**Problem requirements**
The whole listing below, with no pictures, is to be repeated as it stands.

**Record extracts**
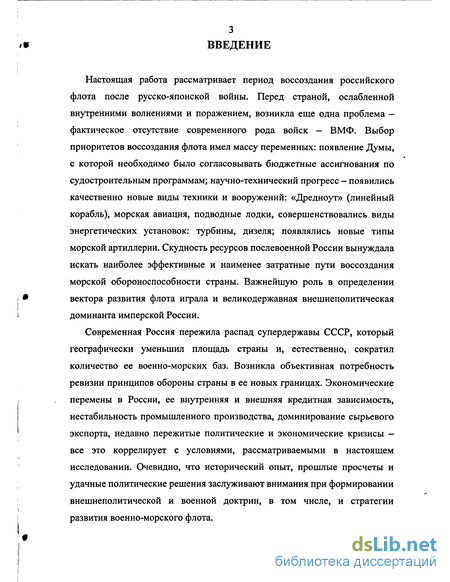 3
ВВЕДЕНИЕ

Настоящая работа рассматривает период воссоздания российского флота после русско-японской войны. Перед страной, ослабленной внутренними волнениями и поражением, возникла еще одна проблема – фактическое отсутствие современного рода войск – ВМФ. Выбор приоритетов воссоздания флота имел массу переменных: появление Думы, с которой необходимо было согласовывать бюджетные ассигнования по судостроительным программам; научно-технический прогресс – появились качественно новые виды техники и вооружений: «Дредноут» (линейный корабль), морская авиация, подводные лодки, совершенствовались виды энергетических установок: турбины, дизеля; появлялись новые типы морской артиллерии. Скудность ресурсов послевоенной России вынуждала искать наиболее эффективные и наименее затратные пути воссоздания морской обороноспособности страны. Важнейшую роль в определении вектора развития флота играла и великодержавная внешнеполитическая доминанта имперской России.

Современная Россия пережила распад супердержавы СССР, который географически уменьшил площадь страны и, естественно, сократил количество ее военно-морских баз. Возникла объективная потребность ревизии принципов обороны страны в ее новых границах. Экономические перемены в России, ее внутренняя и внешняя кредитная зависимость, нестабильность промышленого производства, доминирование сырьевого экспорта, недавно пережитые политические и экономические кризисы – все это коррелирует с условиями, рассматриваемыми в настоящем исследовании. Очевидно, что исторический опыт, прошлые просчеты и удачные политические решения заслуживают внимания при формировании внешнеполитической и военной доктрин, в том числе, и стратегии развития военно-морского флота.

dsLib.net
библиотека диссертаций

**Solved problem**
 3
ВВЕДЕНИЕ

Настоящая работа рассматривает период воссоздания российского флота после русско-японской войны. Перед страной, ослабленной внутренними волнениями и поражением, возникла еще одна проблема – фактическое отсутствие современного рода войск – ВМФ. Выбор приоритетов воссоздания флота имел массу переменных: появление Думы, с которой необходимо было согласовывать бюджетные ассигнования по судостроительным программам; научно-технический прогресс – появились качественно новые виды техники и вооружений: «Дредноут» (линейный корабль), морская авиация, подводные лодки, совершенствовались виды энергетических установок: турбины, дизеля; появлялись новые типы морской артиллерии. Скудность ресурсов послевоенной России вынуждала искать наиболее эффективные и наименее затратные пути воссоздания морской обороноспособности страны. Важнейшую роль в определении вектора развития флота играла и великодержавная внешнеполитическая доминанта имперской России.

Современная Россия пережила распад супердержавы СССР, который географически уменьшил площадь страны и, естественно, сократил количество ее военно-морских баз. Возникла объективная потребность ревизии принципов обороны страны в ее новых границах. Экономические перемены в России, ее внутренняя и внешняя кредитная зависимость, нестабильность промышленого производства, доминирование сырьевого экспорта, недавно пережитые политические и экономические кризисы – все это коррелирует с условиями, рассматриваемыми в настоящем исследовании. Очевидно, что исторический опыт, прошлые просчеты и удачные политические решения заслуживают внимания при формировании внешнеполитической и военной доктрин, в том числе, и стратегии развития военно-морского флота.

dsLib.net
библиотека диссертаций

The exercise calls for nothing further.